A mais recente versão do PRR, colocada em consulta pública pelo Governo a 15 de fevereiro, não trazia estimativas de impacto económico da totalidade dos 13,9 mil milhões de euros em subvenções, nem uma avaliação projeto-a-projeto, que permitisse saber quais devem ou podem ser prioritários.
O Banco de Portugal apresenta agora um conjunto de estimativas macroeconómicas cujos resultados apontam para que “o nível do PIB em 2026 seja entre 1,1% e 2,0% superior ao que ocorreria na ausência do PRR”.
“No curto prazo, o estímulo do PRR transmite-se à economia através do aumento do investimento, que desencadeia um aumento da procura interna, das importações e do emprego.

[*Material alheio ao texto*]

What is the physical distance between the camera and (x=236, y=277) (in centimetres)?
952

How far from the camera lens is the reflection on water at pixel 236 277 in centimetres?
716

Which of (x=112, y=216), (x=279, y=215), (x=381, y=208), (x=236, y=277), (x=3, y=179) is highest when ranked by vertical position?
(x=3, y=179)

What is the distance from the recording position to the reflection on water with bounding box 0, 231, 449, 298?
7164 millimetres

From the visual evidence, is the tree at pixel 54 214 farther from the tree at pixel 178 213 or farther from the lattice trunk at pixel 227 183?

As exportações também aumentam, beneficiando do estímulo ser coordenado na Europa”, pode ler-se no documento apresentado hoje pelo banco central. “No médio prazo, com a acumulação de stock de capital, aumenta a capacidade produtiva da economia. Adicionalmente, a modernização do stock de capital e a adoção de novas tecnologias aumentam a eficiência com que os fatores produtivos são utilizados.”

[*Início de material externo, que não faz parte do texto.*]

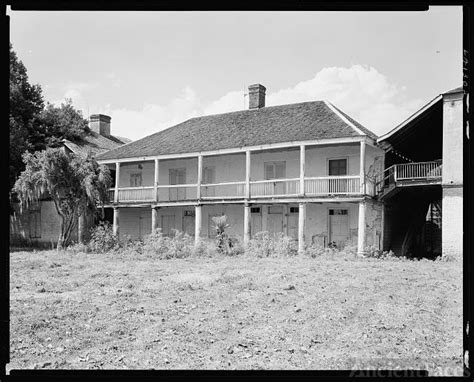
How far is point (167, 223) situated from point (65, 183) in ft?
20.3

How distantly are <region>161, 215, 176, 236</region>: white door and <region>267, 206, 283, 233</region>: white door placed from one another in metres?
5.35

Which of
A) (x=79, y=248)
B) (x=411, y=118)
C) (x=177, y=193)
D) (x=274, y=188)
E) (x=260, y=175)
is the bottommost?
(x=79, y=248)

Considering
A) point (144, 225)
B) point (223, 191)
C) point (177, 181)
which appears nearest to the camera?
point (223, 191)

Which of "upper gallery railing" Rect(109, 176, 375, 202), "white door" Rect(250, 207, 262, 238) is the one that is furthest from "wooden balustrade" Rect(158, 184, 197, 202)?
"white door" Rect(250, 207, 262, 238)

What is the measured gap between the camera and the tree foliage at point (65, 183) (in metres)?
18.7

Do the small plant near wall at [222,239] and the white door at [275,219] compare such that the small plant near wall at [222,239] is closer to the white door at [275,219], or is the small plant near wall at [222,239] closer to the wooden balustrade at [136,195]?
the white door at [275,219]

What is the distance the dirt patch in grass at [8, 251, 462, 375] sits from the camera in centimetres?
552

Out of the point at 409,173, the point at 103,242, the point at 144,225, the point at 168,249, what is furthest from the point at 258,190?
the point at 144,225

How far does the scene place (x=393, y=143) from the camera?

O intervalo entre 1,1% e 2% é explicado pela complexidade do exercício, o que levou à utilização de três modelos diferentes para obter essa estimativa. Além do PIB, as mesmas simulações sugerem que o nível do emprego estará 0,2% a 1,4% mais elevado em 2026 graças ao PRR.
“As nossas previsões são que o efeito mais ou menos permanente em 2026 possa estar entre 1,1 e 2 pontos do PIB. O PIB seria mais baixo em 2026”, afirmou Mário Centeno, durante a conferência de imprensa de apresentação da publicação. O governador do Banco de Portugal notou que se tratava de uma “análise preliminar”, com “efeitos complexos”, mas que sugeria um impacto positivo e “importante”.

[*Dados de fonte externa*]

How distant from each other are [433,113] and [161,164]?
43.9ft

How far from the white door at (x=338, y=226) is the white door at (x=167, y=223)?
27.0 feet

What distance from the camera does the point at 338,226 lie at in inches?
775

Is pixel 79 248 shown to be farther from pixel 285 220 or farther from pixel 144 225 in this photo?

Apesar de o impacto positivo ser claro, o BdP identifica algumas interrogações que será necessário esclarecer nos próximos meses. Entre eles estão o timing de chegada ao terreno do dinheiro, a capacidade de execução desses fundos e a forma como eles se distribuem entre investimento/despesa e setor público/privado, assim como a capacidade do programa para melhorar o ambiente de negócios e as externalidades positivas que possa gerar.
“Os aspetos acima referidos prendem-se em larga medida com as questões de implementação – prazos e agilização – e governação – controle, transparência e eficiência dos projetos – do PRR”, escreve o Banco de Portugal. “A magnitude do estímulo financeiro e os prazos de execução do plano constituem desafios importantes à sua implementação.”
A instituição liderada por Mário Centeno nota ainda que o PRR pode traduzir-se em poupanças para o Estado e para as empresas que, se bem utilizadas, poderão aumentar a capacidade produtiva do País, algo que as estimativas referidas anteriormente não refletem.
Recorde-se que o documento preliminar do PRR, datado de outubro, tinha mais informação. Sem PRR, o Governo assumia que Portugal iria crescer ao seu nível potencial entre 2020 e 2030 (1,8%), chegando ao final da década com o PIB ainda 4% abaixo do nível que atingiria se não tivesse existido a pandemia. Com o plano, a expectativa é que cheguemos a 2030 no ponto em que estaríamos sem Covid-19. “O caráter transformador das medidas a apoiar no âmbito do PRR evidenciam que, na sua ausência, o crescimento do PIB no período 2021-26 seria, em média, 0,5 pontos percentuais inferior”, lia-se no documento.
Em outubro, o Governo era bastante mais claro, revelando mesmo os multiplicadores orçamentais, o impacto económico que cada euro de despesa tem na atividade económica. A versão preliminar do PRR falava de um multiplicador de 0,9 em 2021, 1,1 em 2022 e 1,5 entre 2023 e 2026.